Siempre he sostenido que el gran pecado que puede alguien cometer contra la comunidad es no ir al paso de la masa. Tan malo es quedarse al final como ser el puntero. Lo meritorio debe ser oculto en nombre de la cohesión. Por eso creo comprender un poco lo que pudo suceder con Veremundo Carillo, primero joven seminarista siempre destacado, después sacerdote que publicaba poemas, después fundador de la entonces Facultad de Humanidades en la Universidad de Zacatecas.
Entre la primera vez que escuché su nombre ―a mis 15 años― y la ocasión en que finalmente lo conocí, mediaron 48 meses. En el Seminario Conciliar de la Purísima, del municipio zacatecano Guadalupe, su nombre se decía entre susurros. Veremundo Carrillo era el cura maldito. “Siempre vivió desorientado; siempre buscaba algo más, otra cosa”, llegó a decirme con severidad uno de los viejos sacerdotes formadores.

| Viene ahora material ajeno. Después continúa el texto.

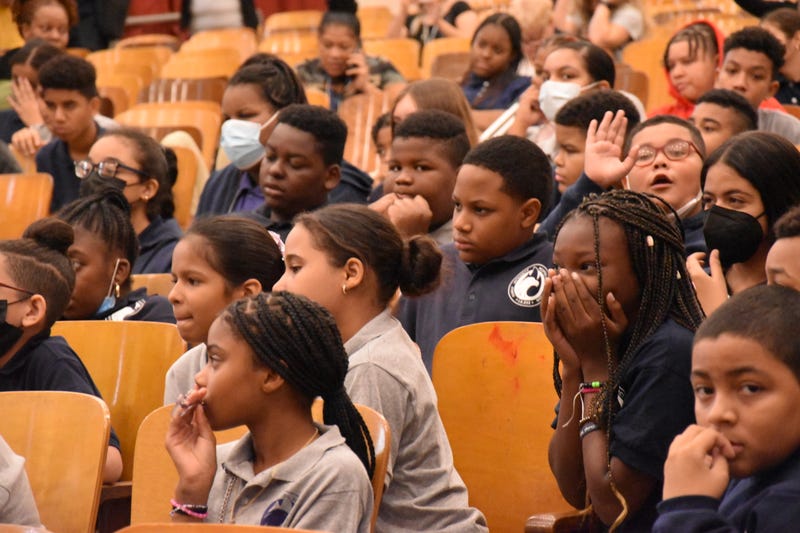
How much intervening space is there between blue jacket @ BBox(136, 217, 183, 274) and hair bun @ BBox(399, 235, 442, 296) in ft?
6.09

Quienes, rodeados por esos largos muros, dentro de ese encierro voluntario, amábamos la poesía vivimos meses de prohibiciones, de censura, de “no vayas a leer sus versos. Es un renegado que abandonó el ministerio”. En alguna ocasión llegué a descubrir su libro “Máscaras de piel de hombre” ―portada amarilla, letras mayúsculas rojas, un brazo que se desolla para formar una cara casi teatral― en el librero de un sacerdote que mucho lo criticaba. Entonces comencé a comprender mejor eso de que en el fondo del rencor hay algo de impotente admiración.
Así, el poeta de Tepetongo, nacido en Achimec de Arriba, fue fuerte mito en el Seminario de Zacatecas. Lo fue sobre todo a finales de los años 80, cuando entre los paisanos se coló junto a una valla para entregar al entonces presidente de la república, quien andaba en gira por la tierra de cantera y plata, su petición escrita de fundar Humanidades.
Para muchos sacerdotes, esa institución lograda con esfuerzo por Veremundo terminó por ser calificada como “el refugio de los ex curas”, quizá porque el fundador fue auxiliado por ex seminaristas, ex sacerdotes y sacerdotes en funciones, como Jesús María Navarro, Lauro Arteaga, José María Palos, Benjamín Morquecho y Héctor David Cárdenas.
En efecto, a quienes nos veían un perfil intelectual, varios de los formadores llegaron a decirnos: “Si un día decides abandonar tu vocación sacerdotal, nomás no se te ocurra ir a dar al refugio de ex curas de Veremundo”.
Según sus críticos con sotana, el anticristo Veremundo había escrito versos demasiado mundanos, de los que no podía enorgullecerse un alma pía. De nada servía que el entonces joven talentoso hubiera resultado triunfador en los certámenes literarios dentro del seminario de Montezuma, en Nuevo México, Estados Unidos. De nada servía que fuera alabado por propios y extraños como la gloria poética de entre los futuros sacerdotes de esa época, y durante esos mismos años sus versos fueran publicados junto a textos de Vicente Leñero y Elena Poniatowska.